— SOURCE DOCUMENT —

It is very important to me to turn knowledge and insights into contributions for a better world. I would like to encourage viewers to question their perceptions in order to get an appetite for something new: new perspectives as a starting point for change.

/03 My vision

I am fascinated by the fact that we humans have the ability to connect with each other, to create images in our minds that trigger something new, sad or beautiful on both sides. Each person is a world of experience in their own right, so that encounters become journeys of discovery. And I am deeply convinced that you can look at people's experiences from the outside:
My photography is about bringing this out, making it visible and thus making it effective

/04 Behind the scenes

I photograph in analog technique, "optomechanically": in the analog camera (Olympus OM4 or Canon EOS3) a silver gelatin film is exposed and then developed in absolute darkness. The resulting image negative is then projected onto a silver halide baryta photo paper in the darkroom under red light with settings adapted to the conditions (the photo paper is not sensitive to red light), this paper is then also developed wet-chemically in the dark/under red light (now to the "positive"), watered, wet-glued and thus dried flat.

Rows from a spatial reasoning dataset:
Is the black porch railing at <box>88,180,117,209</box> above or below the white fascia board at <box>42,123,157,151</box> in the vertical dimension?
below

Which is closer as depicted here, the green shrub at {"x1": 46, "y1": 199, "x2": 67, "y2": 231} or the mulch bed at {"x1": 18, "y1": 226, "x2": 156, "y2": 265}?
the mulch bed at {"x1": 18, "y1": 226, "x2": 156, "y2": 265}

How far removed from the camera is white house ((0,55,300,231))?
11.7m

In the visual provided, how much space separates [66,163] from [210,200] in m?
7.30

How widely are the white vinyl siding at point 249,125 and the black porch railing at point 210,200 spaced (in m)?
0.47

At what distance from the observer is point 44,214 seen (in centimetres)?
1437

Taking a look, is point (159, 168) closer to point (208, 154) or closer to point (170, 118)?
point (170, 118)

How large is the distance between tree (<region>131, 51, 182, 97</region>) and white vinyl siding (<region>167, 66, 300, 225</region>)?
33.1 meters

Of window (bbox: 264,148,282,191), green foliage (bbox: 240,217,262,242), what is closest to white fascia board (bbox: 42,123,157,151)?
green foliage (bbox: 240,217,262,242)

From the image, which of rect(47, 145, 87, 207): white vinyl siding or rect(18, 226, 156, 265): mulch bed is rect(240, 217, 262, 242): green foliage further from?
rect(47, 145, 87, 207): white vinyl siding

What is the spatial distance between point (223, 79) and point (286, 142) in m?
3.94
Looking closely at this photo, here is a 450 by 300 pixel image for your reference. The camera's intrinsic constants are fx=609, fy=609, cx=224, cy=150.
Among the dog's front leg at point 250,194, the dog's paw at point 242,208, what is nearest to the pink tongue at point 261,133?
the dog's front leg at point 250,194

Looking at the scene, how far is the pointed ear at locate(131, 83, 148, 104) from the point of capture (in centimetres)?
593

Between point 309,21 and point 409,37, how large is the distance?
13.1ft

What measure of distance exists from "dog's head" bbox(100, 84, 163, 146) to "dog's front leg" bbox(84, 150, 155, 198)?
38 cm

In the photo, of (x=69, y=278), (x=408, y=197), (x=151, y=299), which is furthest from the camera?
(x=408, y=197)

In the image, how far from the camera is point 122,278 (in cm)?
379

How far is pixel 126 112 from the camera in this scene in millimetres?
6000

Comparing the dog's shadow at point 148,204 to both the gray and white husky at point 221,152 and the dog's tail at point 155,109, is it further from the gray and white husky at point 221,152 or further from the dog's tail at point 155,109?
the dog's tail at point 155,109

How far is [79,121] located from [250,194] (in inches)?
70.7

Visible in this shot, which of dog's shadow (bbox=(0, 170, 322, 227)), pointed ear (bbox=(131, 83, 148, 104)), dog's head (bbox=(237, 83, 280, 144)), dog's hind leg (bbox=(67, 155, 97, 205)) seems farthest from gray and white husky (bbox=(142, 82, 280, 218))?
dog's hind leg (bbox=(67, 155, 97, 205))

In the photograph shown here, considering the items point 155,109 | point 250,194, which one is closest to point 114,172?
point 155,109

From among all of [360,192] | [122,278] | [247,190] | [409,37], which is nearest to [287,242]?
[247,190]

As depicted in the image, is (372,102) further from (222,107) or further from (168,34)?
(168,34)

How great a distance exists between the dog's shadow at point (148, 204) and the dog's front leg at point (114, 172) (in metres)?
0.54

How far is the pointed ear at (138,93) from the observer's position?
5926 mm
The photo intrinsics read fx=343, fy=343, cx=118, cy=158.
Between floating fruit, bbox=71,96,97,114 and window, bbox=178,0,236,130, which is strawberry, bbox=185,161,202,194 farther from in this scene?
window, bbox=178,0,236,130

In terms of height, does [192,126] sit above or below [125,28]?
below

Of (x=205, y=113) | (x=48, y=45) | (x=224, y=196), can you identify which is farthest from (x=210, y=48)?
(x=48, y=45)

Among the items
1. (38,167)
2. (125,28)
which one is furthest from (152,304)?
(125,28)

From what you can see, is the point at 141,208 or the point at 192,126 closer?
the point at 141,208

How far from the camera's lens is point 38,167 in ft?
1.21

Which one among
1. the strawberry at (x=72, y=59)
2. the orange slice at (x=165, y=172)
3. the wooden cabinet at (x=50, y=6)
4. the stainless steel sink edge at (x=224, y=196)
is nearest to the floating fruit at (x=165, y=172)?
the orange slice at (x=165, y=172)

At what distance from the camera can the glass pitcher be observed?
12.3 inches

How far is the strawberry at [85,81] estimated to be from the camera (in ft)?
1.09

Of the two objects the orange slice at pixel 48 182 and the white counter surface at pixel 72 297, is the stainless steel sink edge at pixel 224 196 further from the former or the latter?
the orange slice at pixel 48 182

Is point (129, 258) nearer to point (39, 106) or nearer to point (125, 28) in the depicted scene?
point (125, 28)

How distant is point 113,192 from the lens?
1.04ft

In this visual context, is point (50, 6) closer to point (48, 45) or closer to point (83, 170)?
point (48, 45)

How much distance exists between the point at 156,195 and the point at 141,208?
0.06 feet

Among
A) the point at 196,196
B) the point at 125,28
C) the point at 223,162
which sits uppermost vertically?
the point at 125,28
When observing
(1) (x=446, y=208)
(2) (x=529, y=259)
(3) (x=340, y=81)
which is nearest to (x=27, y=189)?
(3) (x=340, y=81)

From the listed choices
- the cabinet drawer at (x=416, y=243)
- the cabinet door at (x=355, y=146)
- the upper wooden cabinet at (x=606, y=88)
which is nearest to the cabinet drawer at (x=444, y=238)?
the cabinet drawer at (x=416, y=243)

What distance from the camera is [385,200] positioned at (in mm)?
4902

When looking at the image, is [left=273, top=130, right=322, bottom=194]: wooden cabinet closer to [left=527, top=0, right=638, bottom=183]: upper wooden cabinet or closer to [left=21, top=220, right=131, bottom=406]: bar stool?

— REQUIRED ACTIONS —
a – Extract the passage of the photography statement from "I photograph in" to "thus dried flat.".
b – Gather every line of the rows that contains the word "observer".

— ANSWERS TO THE EXERCISE —
a –
I photograph in analog technique, "optomechanically": in the analog camera (Olympus OM4 or Canon EOS3) a silver gelatin film is exposed and then developed in absolute darkness. The resulting image negative is then projected onto a silver halide baryta photo paper in the darkroom under red light with settings adapted to the conditions (the photo paper is not sensitive to red light), this paper is then also developed wet-chemically in the dark/under red light (now to the "positive"), watered, wet-glued and thus dried flat.

b –
At what distance from the observer is point 44,214 seen (in centimetres)?
How far is the pointed ear at (138,93) from the observer's position?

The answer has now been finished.